Al menos 652 niños y adolescentes
murieron en 2016 en Siria, el mayor número de bajas de
menores desde que se comenzó formalmente a documentar este tipo de víctimas; de
los menores fallecidos el año pasado, 255 perdieron la vida en ataques
dentro o cerca de escuelas. Además, más de 850 fueron reclutados para
luchar en el conflicto, el doble que en 2015. Los niños suponen el 30% de los muertos en los
bombardeos. Dos de cada tres menores han visto morir violentamente a un
familiar o a un conocido. La mitad de los seis
millones de niños sirios nunca o rara vez se sienten seguros en el colegio, por
lo que muchos han dejado de ir a clase y un 40 por ciento de los menores
encuestados no se sienten tranquilos jugando al aire libre. Otro 78 por ciento
sienten pena y extrema tristeza de forma casi permanente y casi todos se han
vuelto más nerviosos o temerosos a medida que la guerra continúa.
Hay
más. El insomnio, la pérdida del habla, la incontinencia urinaria, incluso en
mayores de 14 años la convulsión ante cualquier ruido inesperado o la
irritabilidad y el mal humor son otras secuelas que padecen estos menores. Por
hablar sólo de un país, que no hay que olvidar que la neumonía, primera causa
de mortalidad infantil, se cobra la vida de 2.500 niños cada día, y otros 800
fallecen diariamente por malaria. Y 159 millones de menores de cinco años
padecen desnutrición crónica,
en gran medida por la falta de alimentos suficientes y de calidad, pero también
por las continuas diarreas al beber agua contaminada.
Y
con este panorama, dos palabras. Un hastag, que decimos ahora: #CierraUNICEF. La idea es genial, y
lo sería más si no fuera una campaña publicitaria, si fuera realidad. Si UNICEF
cerrara porque en el mundo ya se habían acabado, para siempre, los problemas de
los niños. Si la agencia de la ONU encargada de la protección de la infancia diera
por erradicadas, como se hace con una epidemia, la mortalidad infantil, la
falta de acceso a una educación y sanidad dignas, la desprotección, el hambre,
la pobreza, el miedo en cualquier rincón del planeta.
Ojalá
cerrara UNICEF, y Save The Children y cualquier otra organización humanitaria
de las que día a día tratan de poner parches en el gran agujero negro en el que
hemos convertido el mundo de los niños. Pero los datos son tozudos. Y las
imágenes, también. Nos llevan, en cada telediario, de la guerra en Siria a la
hambruna en Sudán del Sur, de las caras tristes de los refugiados a los
vientres hinchados y las moscas rondando a pequeños de ojos enormes en Etiopía
o Namibia.
Los
miramos y nos compadecemos. Igual hasta nos rascamos el bolsillo, siempre con
tiento, y maldecimos a nuestros países, los del primer mundo, que han recortado
drásticamente las ayudas a la cooperación internacional, porque primero somos
nosotros.
Y
es inevitable preguntarse cómo serán esos niños de adultos, si llegan.
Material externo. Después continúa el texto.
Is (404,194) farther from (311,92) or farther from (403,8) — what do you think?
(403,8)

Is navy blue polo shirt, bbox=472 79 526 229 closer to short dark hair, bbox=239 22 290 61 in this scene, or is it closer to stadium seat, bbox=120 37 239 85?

Cómo
canalizarán tanto miedo, tanta hambre, tanto sufrimiento, tantas penalidades
sufridas, tanta infancia robada. En Macondo, el último de los Buendía nació con
cola de cerdo, para cumplir la maldición que pesaba sobre la estirpe de Cien
Años de Soledad, condenada a no tener una segunda oportunidad sobre la Tierra.
UNICEF
no puede cerrar, porque hay millones de seres humanos que no tienen siquiera la
oportunidad de llegar a tener infancia. A ser niños.